Shares of eBay jumped 2.8 percent Wednesday after analysts at Morgan Stanley "double upgraded" the stock on expectations that a transition away from PayPal will give the online seller a boost.

Analysts at the investment bank raised their rating on eBay to overweight all the way from underweight — skipping equal weight — and hiked their price target to $58 a share from $36. Morgan Stanley's new price target represents a 42.8 percent upside from Tuesday's close. EBay's stock was up 7.6 percent this year as of Tuesday's closing.

"We expect EBAY to start intermediating its own payments (pulling away from PayPal) in '18 as management stated on its 4Q:17 conference call, with a planned full transition in mid-2020," Morgan Stanley analyst Brian Nowak said in a note to clients. "We are bullish about this initiative as we've seen other leading platforms … observe higher user conversion/spend from."

"As a payment intermediator, EBAY will be responsible for collecting funds from buyers and instructing payment processors to disburse funds to merchants, which is currently done by PayPal. EBAY acting as both marketplace and payment intermediator could simplify and reduce costs for merchants, who would pay a single fee to EBAY," he said.

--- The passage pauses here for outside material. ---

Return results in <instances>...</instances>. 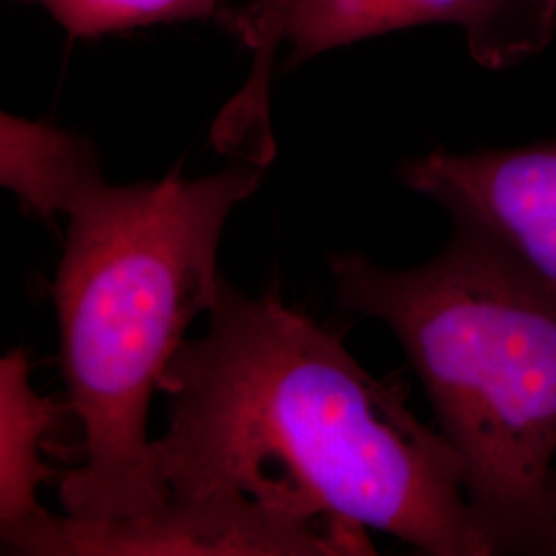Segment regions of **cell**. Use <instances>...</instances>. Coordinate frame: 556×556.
Returning a JSON list of instances; mask_svg holds the SVG:
<instances>
[{"label":"cell","mask_w":556,"mask_h":556,"mask_svg":"<svg viewBox=\"0 0 556 556\" xmlns=\"http://www.w3.org/2000/svg\"><path fill=\"white\" fill-rule=\"evenodd\" d=\"M206 316L161 376L151 457L169 498L250 501L367 546L376 530L420 555L497 556L462 459L408 408L404 379L371 376L277 289L254 298L223 277Z\"/></svg>","instance_id":"cell-1"},{"label":"cell","mask_w":556,"mask_h":556,"mask_svg":"<svg viewBox=\"0 0 556 556\" xmlns=\"http://www.w3.org/2000/svg\"><path fill=\"white\" fill-rule=\"evenodd\" d=\"M268 165L128 186L85 179L66 211L68 229L52 299L60 369L77 422V466L60 475L64 516L126 519L169 495L153 470L149 406L186 330L219 293L223 229Z\"/></svg>","instance_id":"cell-2"},{"label":"cell","mask_w":556,"mask_h":556,"mask_svg":"<svg viewBox=\"0 0 556 556\" xmlns=\"http://www.w3.org/2000/svg\"><path fill=\"white\" fill-rule=\"evenodd\" d=\"M328 266L338 305L402 344L497 555H540L556 457V293L464 225L417 268L357 252Z\"/></svg>","instance_id":"cell-3"},{"label":"cell","mask_w":556,"mask_h":556,"mask_svg":"<svg viewBox=\"0 0 556 556\" xmlns=\"http://www.w3.org/2000/svg\"><path fill=\"white\" fill-rule=\"evenodd\" d=\"M2 553L25 556H358L357 540L270 516L250 501H179L126 519L50 516L2 540Z\"/></svg>","instance_id":"cell-4"},{"label":"cell","mask_w":556,"mask_h":556,"mask_svg":"<svg viewBox=\"0 0 556 556\" xmlns=\"http://www.w3.org/2000/svg\"><path fill=\"white\" fill-rule=\"evenodd\" d=\"M406 188L477 229L556 293V140L475 153L435 151L406 161Z\"/></svg>","instance_id":"cell-5"},{"label":"cell","mask_w":556,"mask_h":556,"mask_svg":"<svg viewBox=\"0 0 556 556\" xmlns=\"http://www.w3.org/2000/svg\"><path fill=\"white\" fill-rule=\"evenodd\" d=\"M425 23H456L472 59L509 68L553 40L556 0H293L282 43L291 66L353 41Z\"/></svg>","instance_id":"cell-6"},{"label":"cell","mask_w":556,"mask_h":556,"mask_svg":"<svg viewBox=\"0 0 556 556\" xmlns=\"http://www.w3.org/2000/svg\"><path fill=\"white\" fill-rule=\"evenodd\" d=\"M25 349L9 351L0 363V538L17 536L50 511L38 501L46 480L60 477L41 454L50 435L71 417L68 402L40 396L31 386Z\"/></svg>","instance_id":"cell-7"},{"label":"cell","mask_w":556,"mask_h":556,"mask_svg":"<svg viewBox=\"0 0 556 556\" xmlns=\"http://www.w3.org/2000/svg\"><path fill=\"white\" fill-rule=\"evenodd\" d=\"M93 142L43 122L2 114L0 181L21 208L41 220L66 215L83 181L100 174Z\"/></svg>","instance_id":"cell-8"},{"label":"cell","mask_w":556,"mask_h":556,"mask_svg":"<svg viewBox=\"0 0 556 556\" xmlns=\"http://www.w3.org/2000/svg\"><path fill=\"white\" fill-rule=\"evenodd\" d=\"M293 0H250L233 11L231 31L252 52V73L213 126V140L227 151L268 153L275 149L270 126V80L282 29Z\"/></svg>","instance_id":"cell-9"},{"label":"cell","mask_w":556,"mask_h":556,"mask_svg":"<svg viewBox=\"0 0 556 556\" xmlns=\"http://www.w3.org/2000/svg\"><path fill=\"white\" fill-rule=\"evenodd\" d=\"M43 7L73 38H100L153 23L219 21L231 27L233 11L220 0H21Z\"/></svg>","instance_id":"cell-10"},{"label":"cell","mask_w":556,"mask_h":556,"mask_svg":"<svg viewBox=\"0 0 556 556\" xmlns=\"http://www.w3.org/2000/svg\"><path fill=\"white\" fill-rule=\"evenodd\" d=\"M538 556H556V457L548 477V526Z\"/></svg>","instance_id":"cell-11"}]
</instances>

EBay and PayPal were part of the same company until 2015, when they were split into independent stand-alone businesses. Earlier this year, eBay announced it would use Adyen to process its sales.

Nowak said eBay's move away from PayPal should improve the company's ability to grow buyers and gross merchandise value, as well as increase earnings before interest and taxes (EBIT) by 20 percent over the next three years. It will also lead to a 52 percent increase in gross payment margin, he said.

"We could be early, as the market may not give EBAY credit for its 2021 payments business for some time," Nowak said. "That said, we expect the '18/'19 testing/gradual roll-out to act as sign posts for progress."